The spark plasma parameters with electrodes produced from the high-entropy CrMnFeCoNi alloy were studied by mathematical modeling and experimentally. The model describes the dependence of the spark discharge plasma composition and the intensity of spectral lines on the electrode erosion rate and discharge power. The concentrations of electrons, atoms, and ions of electrode components and molecular components of plasma were determined from conditions of local thermodynamic equilibrium at the discharge axis (quasi-equilibrium conditions), and temperature was calculated from the energy balance equations. The system of nonlinear equations is solved in iterative cycles until self-consistent values of concentrations and temperatures are received. Elements with a high second ionization potential in electrode materials (for instance, Al, Cu, Ag, B) essentially increase temperature at the discharge axis resulting from reduction in the cross-section of inelastic processes and associated energy losses. Increase in the evaporation rate leads to temperature decrease, but electron concentration reduces by less than 20%, other parameters being equal.
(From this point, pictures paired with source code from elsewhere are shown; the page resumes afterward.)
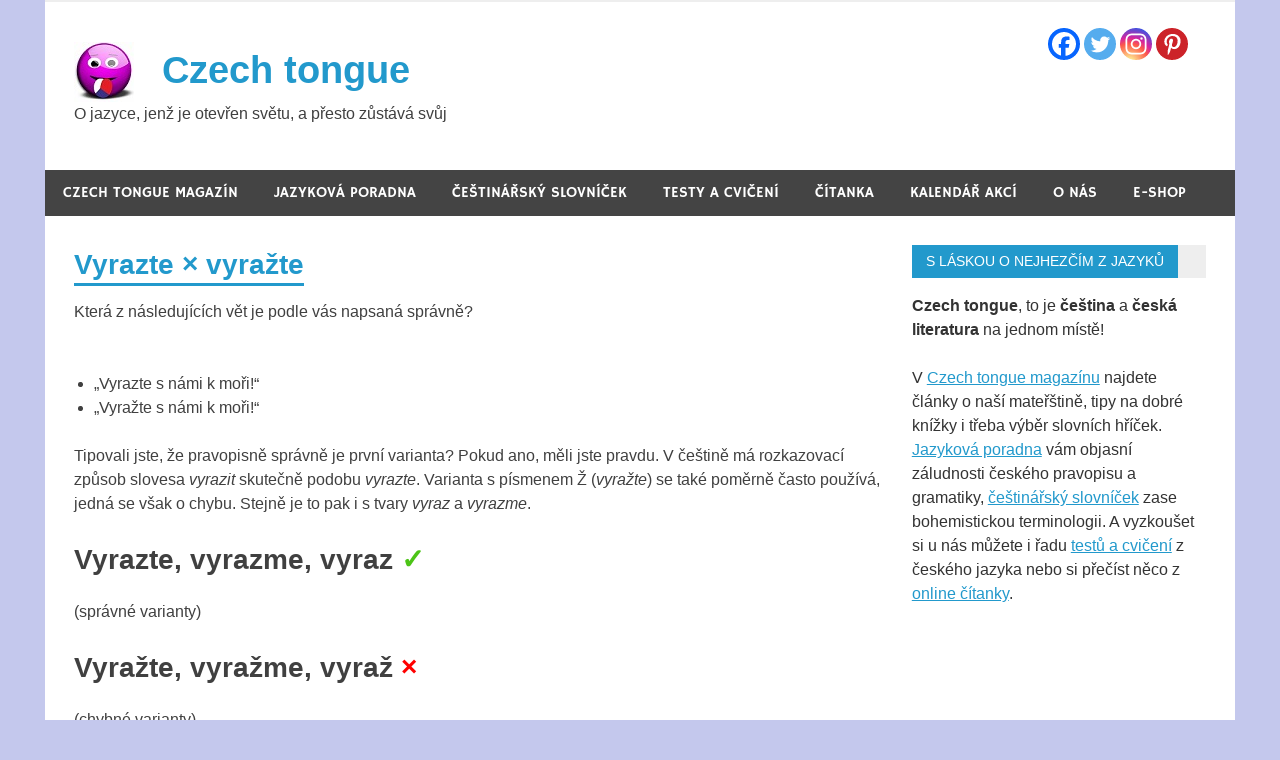

--- FILE ---
content_type: text/html; charset=UTF-8
request_url: https://czechtongue.cz/wp-admin/admin-ajax.php
body_size: -85
content:
{"post_id":335,"counted":true,"storage":{"name":["pvc_visits[0]"],"value":["1768750183b335"],"expiry":[1768750183]},"type":"post"}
This effect results from decrease in the effective ionization potential with higher metal vapor concentration in the discharge plasma. There are complex nonlinear relations between the erosion rate and the intensity of spectral lines of atoms and singly charged and doubly charged ions, which are associated with the dependence of plasma temperature at the discharge axis on the evaporation rate. The calculated temperature and electron concentrations agree with the experiment within the error, taking into account the simplifications accepted in the model. The developed method can be used for spectroscopic diagnostics of electric erosion of the high-entropy CrMnFeCoNi alloy in the production of nanopowders by electrospark method and for emission spectral analysis of its composition.